In drosophila you can't go from cell culture to an embryo easily like in mammals, you have to inject stuff into embryos and then breed from those embryos and hope some of your vector got into the germ line. In Tetse flies, I am now aware, the mother keeps the embryo until it's quite developed, meaning the techniques used in Drosophila wouldn't work, and we certainly don't have any tetse cell lines, which I doubt would be of use anyway. So you'd be looking at developing a novel means of transgenesis. (Viral vector targetting the germ line maybe?? ) Which is a task that, while no doubt solvable, inevitably has big uncertainties in it.
So yes, tens of millions, give or take an order of magnitude, plus years and years of work. Well worth doing though. In my opinion the potential gains far outweigh the risks.
P.S. The link to 'relevant risks' you posted is broken, I'd be interested in seeing it.
I really appreciate the explanations in this thread. I was wondering if anyone had an update regarding recent developments in this space. Specifically, using big data to solve for genetic / protein links to phenotypes. I have also been struggling to find more recent information regarding genosets.
Apologies if any of that is unclear, I am still relatively new to this.

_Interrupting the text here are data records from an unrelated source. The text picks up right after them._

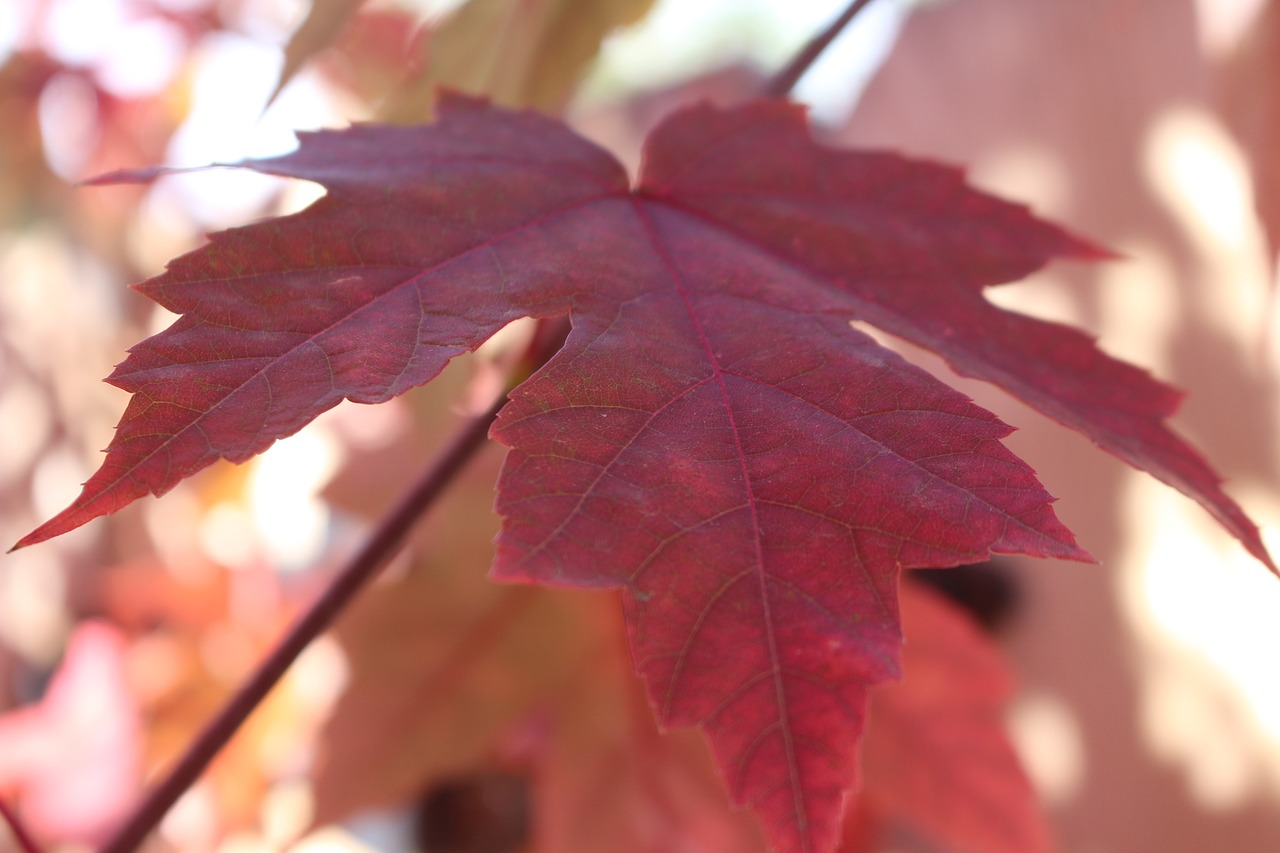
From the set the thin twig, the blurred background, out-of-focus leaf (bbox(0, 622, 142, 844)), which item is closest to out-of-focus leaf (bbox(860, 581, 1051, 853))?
the blurred background

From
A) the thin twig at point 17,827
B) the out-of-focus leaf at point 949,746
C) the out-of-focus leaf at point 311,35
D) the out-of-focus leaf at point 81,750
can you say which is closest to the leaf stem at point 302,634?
the thin twig at point 17,827

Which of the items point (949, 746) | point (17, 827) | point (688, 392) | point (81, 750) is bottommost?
point (81, 750)

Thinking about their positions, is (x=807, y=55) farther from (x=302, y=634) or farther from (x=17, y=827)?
(x=17, y=827)

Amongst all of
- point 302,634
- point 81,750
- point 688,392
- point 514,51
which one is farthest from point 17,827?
point 81,750

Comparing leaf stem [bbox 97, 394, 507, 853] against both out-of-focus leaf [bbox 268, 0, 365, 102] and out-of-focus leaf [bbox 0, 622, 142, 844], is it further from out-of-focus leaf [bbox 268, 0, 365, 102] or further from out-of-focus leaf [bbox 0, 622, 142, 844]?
out-of-focus leaf [bbox 0, 622, 142, 844]

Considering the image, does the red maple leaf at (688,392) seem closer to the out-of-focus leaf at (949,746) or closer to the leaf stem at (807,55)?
the leaf stem at (807,55)

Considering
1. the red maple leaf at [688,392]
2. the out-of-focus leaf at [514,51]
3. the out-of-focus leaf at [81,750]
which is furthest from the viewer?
the out-of-focus leaf at [81,750]
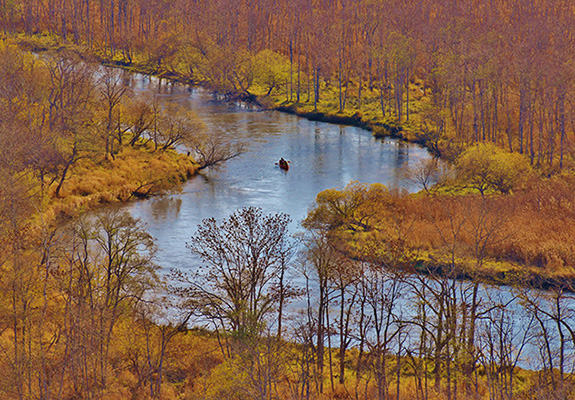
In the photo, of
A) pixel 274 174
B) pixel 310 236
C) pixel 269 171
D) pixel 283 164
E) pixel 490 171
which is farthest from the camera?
pixel 283 164

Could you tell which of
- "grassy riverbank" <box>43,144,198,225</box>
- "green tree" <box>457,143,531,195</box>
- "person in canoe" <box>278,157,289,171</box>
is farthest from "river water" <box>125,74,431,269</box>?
"green tree" <box>457,143,531,195</box>

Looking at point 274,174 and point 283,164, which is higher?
point 283,164

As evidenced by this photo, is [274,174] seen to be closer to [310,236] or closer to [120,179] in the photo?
[120,179]

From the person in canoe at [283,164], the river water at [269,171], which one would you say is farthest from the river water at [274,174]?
the person in canoe at [283,164]

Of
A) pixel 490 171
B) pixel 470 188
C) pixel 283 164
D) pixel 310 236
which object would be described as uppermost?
pixel 490 171

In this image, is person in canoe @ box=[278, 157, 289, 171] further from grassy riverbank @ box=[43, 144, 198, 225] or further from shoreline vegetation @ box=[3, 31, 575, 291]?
grassy riverbank @ box=[43, 144, 198, 225]

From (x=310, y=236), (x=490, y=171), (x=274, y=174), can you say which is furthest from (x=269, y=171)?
(x=490, y=171)
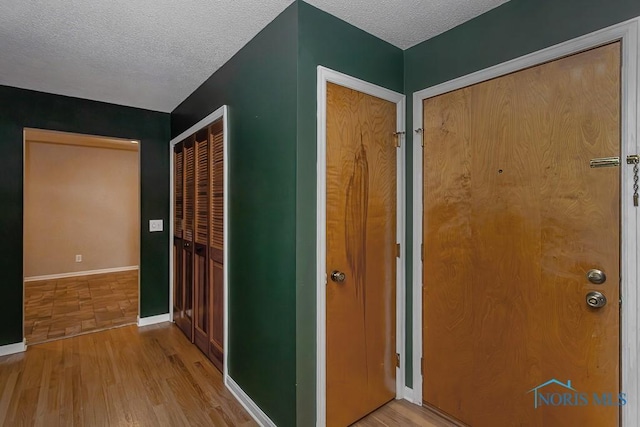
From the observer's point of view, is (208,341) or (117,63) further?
(208,341)

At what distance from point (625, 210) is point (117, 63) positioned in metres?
3.23

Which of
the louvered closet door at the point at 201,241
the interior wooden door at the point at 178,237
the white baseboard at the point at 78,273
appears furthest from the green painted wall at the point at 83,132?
the white baseboard at the point at 78,273

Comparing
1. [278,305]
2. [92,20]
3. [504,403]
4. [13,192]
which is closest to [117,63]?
[92,20]

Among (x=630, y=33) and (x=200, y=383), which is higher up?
(x=630, y=33)

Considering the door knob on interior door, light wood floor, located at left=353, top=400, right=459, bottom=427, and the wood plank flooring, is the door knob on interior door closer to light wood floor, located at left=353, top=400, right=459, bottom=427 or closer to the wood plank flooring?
light wood floor, located at left=353, top=400, right=459, bottom=427

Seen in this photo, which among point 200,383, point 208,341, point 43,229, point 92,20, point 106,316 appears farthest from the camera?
point 43,229

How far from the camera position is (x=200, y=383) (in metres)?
2.42

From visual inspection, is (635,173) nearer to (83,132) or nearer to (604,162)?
(604,162)

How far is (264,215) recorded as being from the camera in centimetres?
194

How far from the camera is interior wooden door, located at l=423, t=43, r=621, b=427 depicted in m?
1.42

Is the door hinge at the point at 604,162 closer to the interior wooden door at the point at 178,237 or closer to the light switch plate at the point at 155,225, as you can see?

I'm a PhD student in genomics (read: argument to authority). Regulatory issues are definitely important and largely an impediment that should be removed, imo. That said, I think the larger issue is capturing and integrating good phenotypic and disease state data into datasets. Although there are large genomics data sets available, generally they have pretty sparse and poorly annotated phenotypic data. This is actually tied to other regulatory issues related to medicine. If you think this is important, please do consider getting involved in the area.

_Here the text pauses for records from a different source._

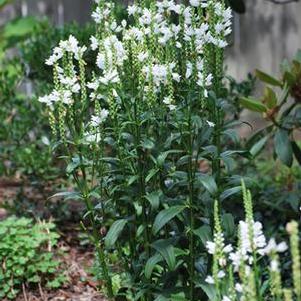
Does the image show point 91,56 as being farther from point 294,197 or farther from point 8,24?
point 8,24

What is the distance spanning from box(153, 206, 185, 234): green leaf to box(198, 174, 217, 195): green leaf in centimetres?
14

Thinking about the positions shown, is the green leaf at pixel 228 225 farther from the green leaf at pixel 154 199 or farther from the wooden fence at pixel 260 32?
the wooden fence at pixel 260 32

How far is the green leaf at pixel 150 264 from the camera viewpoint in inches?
122

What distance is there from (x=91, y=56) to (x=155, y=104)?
1459 mm

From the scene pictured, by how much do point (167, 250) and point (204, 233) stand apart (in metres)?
0.16

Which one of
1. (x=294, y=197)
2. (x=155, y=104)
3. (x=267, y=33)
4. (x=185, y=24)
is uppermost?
(x=267, y=33)

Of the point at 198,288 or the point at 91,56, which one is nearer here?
the point at 198,288

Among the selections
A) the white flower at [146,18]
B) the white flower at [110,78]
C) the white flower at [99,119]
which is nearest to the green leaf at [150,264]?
the white flower at [99,119]

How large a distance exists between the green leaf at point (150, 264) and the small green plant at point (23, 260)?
1378 mm

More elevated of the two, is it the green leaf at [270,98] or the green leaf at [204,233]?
the green leaf at [270,98]

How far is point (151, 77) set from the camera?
312cm

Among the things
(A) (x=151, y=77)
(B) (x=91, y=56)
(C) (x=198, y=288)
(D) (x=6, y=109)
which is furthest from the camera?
(D) (x=6, y=109)

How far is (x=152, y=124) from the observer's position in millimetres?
3334

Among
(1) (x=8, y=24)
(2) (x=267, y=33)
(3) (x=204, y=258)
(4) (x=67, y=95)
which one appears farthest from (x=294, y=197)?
(1) (x=8, y=24)
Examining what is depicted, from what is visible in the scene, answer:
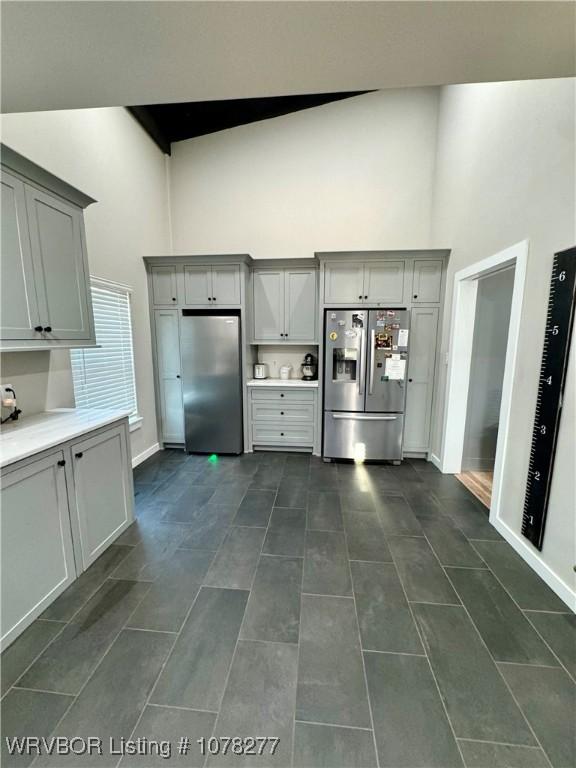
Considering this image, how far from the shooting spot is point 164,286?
3.73 m

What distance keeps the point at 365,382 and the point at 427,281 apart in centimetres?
132

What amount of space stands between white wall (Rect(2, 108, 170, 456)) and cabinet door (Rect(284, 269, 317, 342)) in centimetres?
172

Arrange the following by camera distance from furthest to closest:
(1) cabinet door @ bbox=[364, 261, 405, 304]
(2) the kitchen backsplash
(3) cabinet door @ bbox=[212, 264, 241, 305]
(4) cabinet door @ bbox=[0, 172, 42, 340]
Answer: (2) the kitchen backsplash → (3) cabinet door @ bbox=[212, 264, 241, 305] → (1) cabinet door @ bbox=[364, 261, 405, 304] → (4) cabinet door @ bbox=[0, 172, 42, 340]

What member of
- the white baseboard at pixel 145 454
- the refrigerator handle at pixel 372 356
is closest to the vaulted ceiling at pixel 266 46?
the refrigerator handle at pixel 372 356

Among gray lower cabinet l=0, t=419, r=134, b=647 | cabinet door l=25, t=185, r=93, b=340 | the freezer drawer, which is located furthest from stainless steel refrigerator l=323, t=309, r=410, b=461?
cabinet door l=25, t=185, r=93, b=340

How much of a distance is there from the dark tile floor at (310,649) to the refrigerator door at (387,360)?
1369mm

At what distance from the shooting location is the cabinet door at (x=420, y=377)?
3512 mm

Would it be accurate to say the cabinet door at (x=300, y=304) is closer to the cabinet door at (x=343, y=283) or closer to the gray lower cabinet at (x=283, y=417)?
the cabinet door at (x=343, y=283)

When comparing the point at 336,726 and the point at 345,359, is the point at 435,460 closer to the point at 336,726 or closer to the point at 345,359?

Since risk from individual SNP's 'should' not be aggregated to indicate an individual's risk based on multiple sources of evidence, how are the magnitudes for genosets determined?. Can bayes or another method be used to interpret a promethease report?

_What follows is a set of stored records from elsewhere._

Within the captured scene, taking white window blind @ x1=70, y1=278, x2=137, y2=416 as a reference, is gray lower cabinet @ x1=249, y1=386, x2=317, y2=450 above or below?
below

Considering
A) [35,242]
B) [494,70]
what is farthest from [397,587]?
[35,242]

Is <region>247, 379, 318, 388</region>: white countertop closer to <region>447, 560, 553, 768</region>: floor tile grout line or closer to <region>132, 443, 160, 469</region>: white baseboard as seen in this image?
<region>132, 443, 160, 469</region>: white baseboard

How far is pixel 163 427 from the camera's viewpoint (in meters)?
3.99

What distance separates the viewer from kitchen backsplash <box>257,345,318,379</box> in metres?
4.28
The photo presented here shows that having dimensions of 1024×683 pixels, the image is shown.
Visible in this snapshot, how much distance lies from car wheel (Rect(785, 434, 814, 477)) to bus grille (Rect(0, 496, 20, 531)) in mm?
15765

Even genetic epidemiology textbooks seem pessimistic: about the usefulness of the genetic research underpinning precision medicine:
The references in question are about the impact of population stratification on genetic association studies. That doesn’t seem to substantiate such a broad stroke about the non-replicability of genetic epidemiology. I don't know what to make of these findings.
Here is a link to a screenshot of those references
It suprises me that entrepreneurial machine learning analysts don’t beg for genetic research to identify how combinatorial patterns of genes to be able to characterise individual risk. It seems like if/once they can get hold of that information, the sequence from genetic science to consumer actionable health information is bridged. So where are the 'lean gene learning machine' startups? I certainly don’t have the lean gene to do it myself. I don’t know machine learning.
Regulatory issues seems like the biggest hurdle. To the best of my google-fu, 23andme doesn't even disclose what it's 'Established Research' genes are. So, once regulatory hurdles are surmounted, lots of useful research will flood out.